_STATED GOAL_
Copy every row below word for word, leaving out the pictures.

_INFORMATION SHOWN_

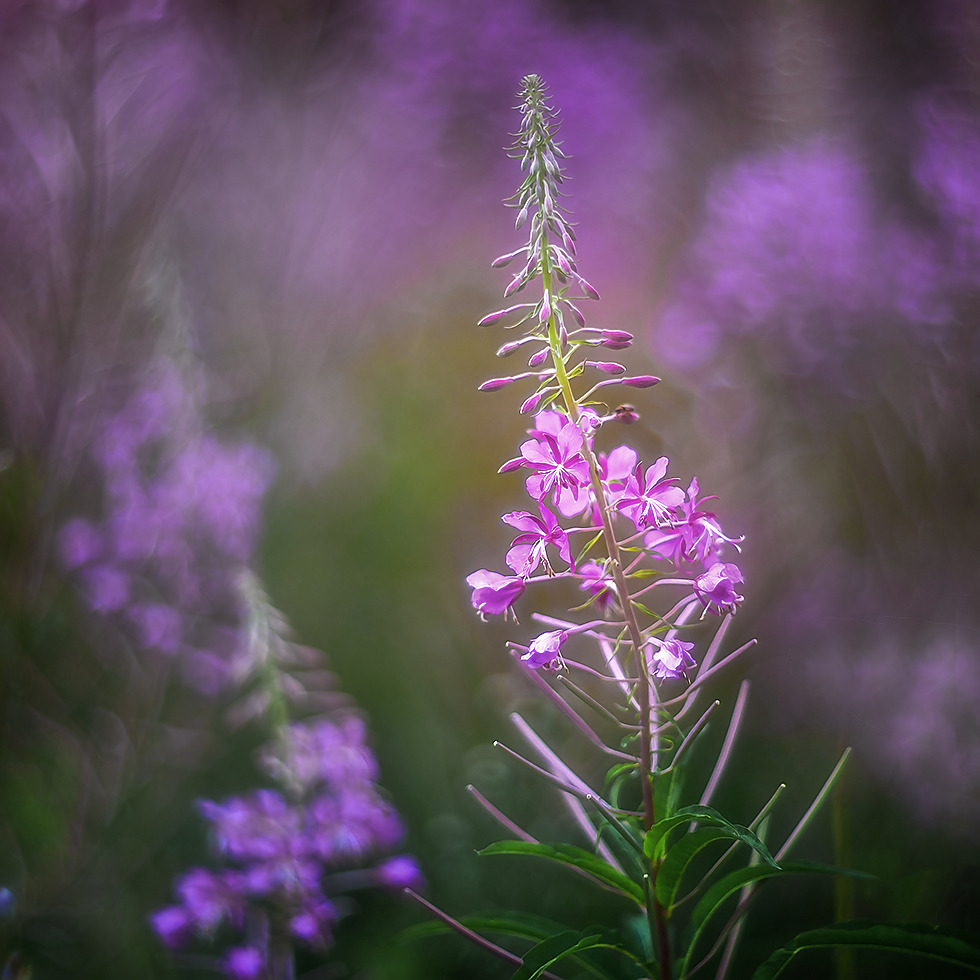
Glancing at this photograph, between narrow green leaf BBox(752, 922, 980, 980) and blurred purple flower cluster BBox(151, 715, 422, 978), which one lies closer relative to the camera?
narrow green leaf BBox(752, 922, 980, 980)

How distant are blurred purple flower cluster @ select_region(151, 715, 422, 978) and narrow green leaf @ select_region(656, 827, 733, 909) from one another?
112 cm

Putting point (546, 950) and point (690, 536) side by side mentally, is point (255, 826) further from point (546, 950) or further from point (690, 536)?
point (690, 536)

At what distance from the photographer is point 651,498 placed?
95 centimetres

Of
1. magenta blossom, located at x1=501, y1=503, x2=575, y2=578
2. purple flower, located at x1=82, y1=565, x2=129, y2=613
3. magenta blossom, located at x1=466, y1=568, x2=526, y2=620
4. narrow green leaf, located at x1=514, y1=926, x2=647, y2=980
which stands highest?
magenta blossom, located at x1=501, y1=503, x2=575, y2=578

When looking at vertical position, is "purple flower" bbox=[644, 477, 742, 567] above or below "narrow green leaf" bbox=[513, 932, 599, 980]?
above

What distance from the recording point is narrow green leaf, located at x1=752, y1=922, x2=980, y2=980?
0.89 m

_CORRECT RESULT_
Glancing at this photograph, between narrow green leaf BBox(752, 922, 980, 980) and blurred purple flower cluster BBox(151, 715, 422, 978), which one lies closer relative to the camera?
narrow green leaf BBox(752, 922, 980, 980)

How distant are blurred purple flower cluster @ select_region(151, 715, 422, 978) and narrow green leaf @ select_region(656, 827, 733, 909) from one another?
112 cm

Putting point (546, 950) and point (690, 536) side by side mentally, is point (255, 826) further from point (546, 950) or further from point (690, 536)?
point (690, 536)

At what distance from the photographer is point 651,498 placed?
95 centimetres

Of
1. magenta blossom, located at x1=501, y1=503, x2=575, y2=578
2. purple flower, located at x1=82, y1=565, x2=129, y2=613
3. magenta blossom, located at x1=466, y1=568, x2=526, y2=620
4. narrow green leaf, located at x1=514, y1=926, x2=647, y2=980
which stands highest?
magenta blossom, located at x1=501, y1=503, x2=575, y2=578

When looking at vertical position, is "purple flower" bbox=[644, 477, 742, 567] above or below "narrow green leaf" bbox=[513, 932, 599, 980]?
above

What distance from the recording point is narrow green leaf, located at x1=752, y1=922, x2=980, y2=980?
0.89 m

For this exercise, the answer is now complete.